Gilead’s Counsel Has Answered Merck Counsel’s Claim: No “Crime Or Fraud” Exception Applies — In Sovaldi® Patent Wars

I am a little late in posting this, with the holiday busy-ness, and airport runs — but it took Gilead’s legal team only one elapsed day to reply to Merck’s lawyers (detailed here, and here — previously).

In sum, Gilead says the disputed emails were in fact privileged communications — from a predecessor-entity officer, to outside counsel, and thus are properly the subject of a claw-back order. Moreover, Gilead’s counsel says Merck never really articulated any plausible crime or fraud theory — let alone offered prima facie evidence of it — so, it all should amount to. . . nothing.

Of course, because both documents are heavily redacted, we have no way of evaluating these arguments, and counter arguments. We are just reporting them. Here is that six-page PDF of the latest Gilead letter — with all of its various redactions — and a bit:

. . . .Simply put, neither Gilead nor its predecessor Pharmasset committed any crime or fraud, nor have Plaintiffs shown that they have. The crime-fraud exception requires that Plaintiffs “make a prima facie showing that (1) the client was committing or intending to commit a fraud or crime, and (2) the attorney-client communications were in furtherance of that alleged crime or fraud.” In re Chevron Corp., 633 F.3d 153, 166 (3d Cir. 2011) (internal citations omitted). Plaintiffs have shown neither. Plaintiffs have not and cannot show: (1) that any fraud was, in fact, committed; and (2) that Pharmasset had any intent to perpetrate a fraud.

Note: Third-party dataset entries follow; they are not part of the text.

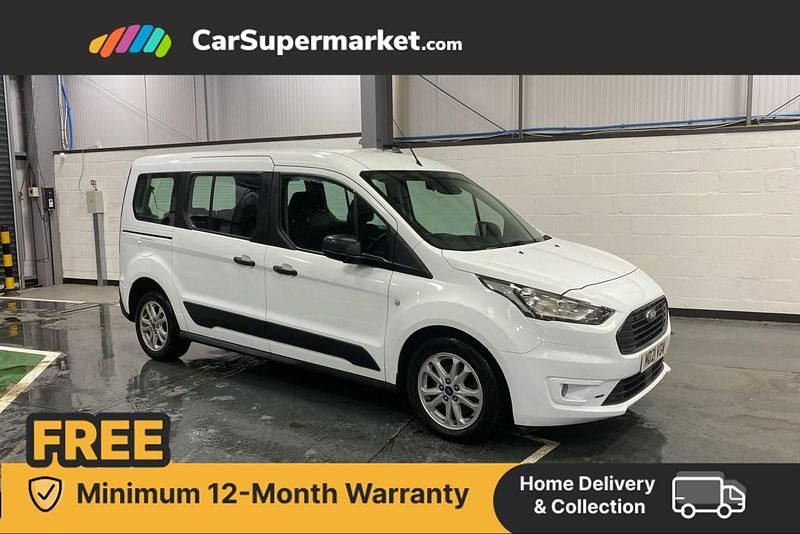 White Used 2021 Ford Grand Tourneo Connect Zetec MPV | £14,497 (Good price) - Image 1/4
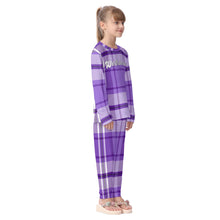 Load image into Gallery viewer, Wildcats Purple Plaid Pajamas Set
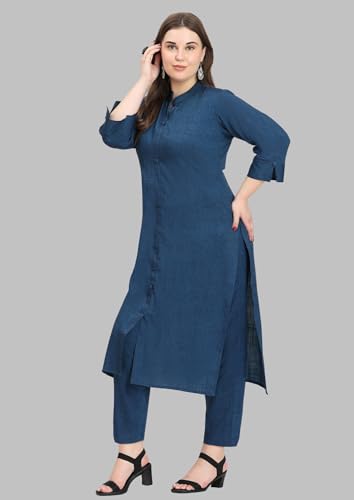Image of SINDOORI Collar Kurta for Women Solid Colour S to 6XL Plus Size Kurta for Women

The court applies a “reasonable basis” standard to assess the sufficiency of the required prima facie showing, generalized allegations of fraud are not sufficient, rather the proponent of the exception must provide the “requisite factual basis” for the crime-fraud exception to apply. In re ML-Lee Acquisition Fund II, L.P. & ML-Lee Acqueistion Fund (Ret. Accounts) II, L.P. Sec. Litig., 848 F. Supp. 527, 566 (D. Del. 1994); See also Manetar Tech. Corp. v. Six Flags Theme Park, Inc., 886 F.Supp.2d 466, 487 (D. Del. 2012) (noting that to “demonstrate a prima facie case of fraud” sufficient to sustain the crime-fraud exception’s application, “generalized allegations… will not suffice”). That factual basis must include the relevant intent evidence. See, e.g., Finley Assocs., Inc. v. Sea & Pines Consol. Corp., 714 F. Supp. 110, 118 (D. Del. 1989) (noting that the party requesting the crime-fraud exception’s application must “present[] a reasonable basis for believing that the [client’s] objective was fraudulent”) (emphasis added). Plaintiffs fail wholly to meet their burden.

As a threshold matter, Plaintiffs never identify the elements of the fraud or crime they allege. . . .

Now the very able Judge Stark will have to decide: are the emails excluded from evidence, and thus not available for any purpose, in the global perhaps multi-billion dollar litigation? Or, may Merck make hay out of what may have been some intemperate remarks, by a Pharmasset science officer, many, many years ago? We will have to wait and see — our best — to all of good will, and good cheer!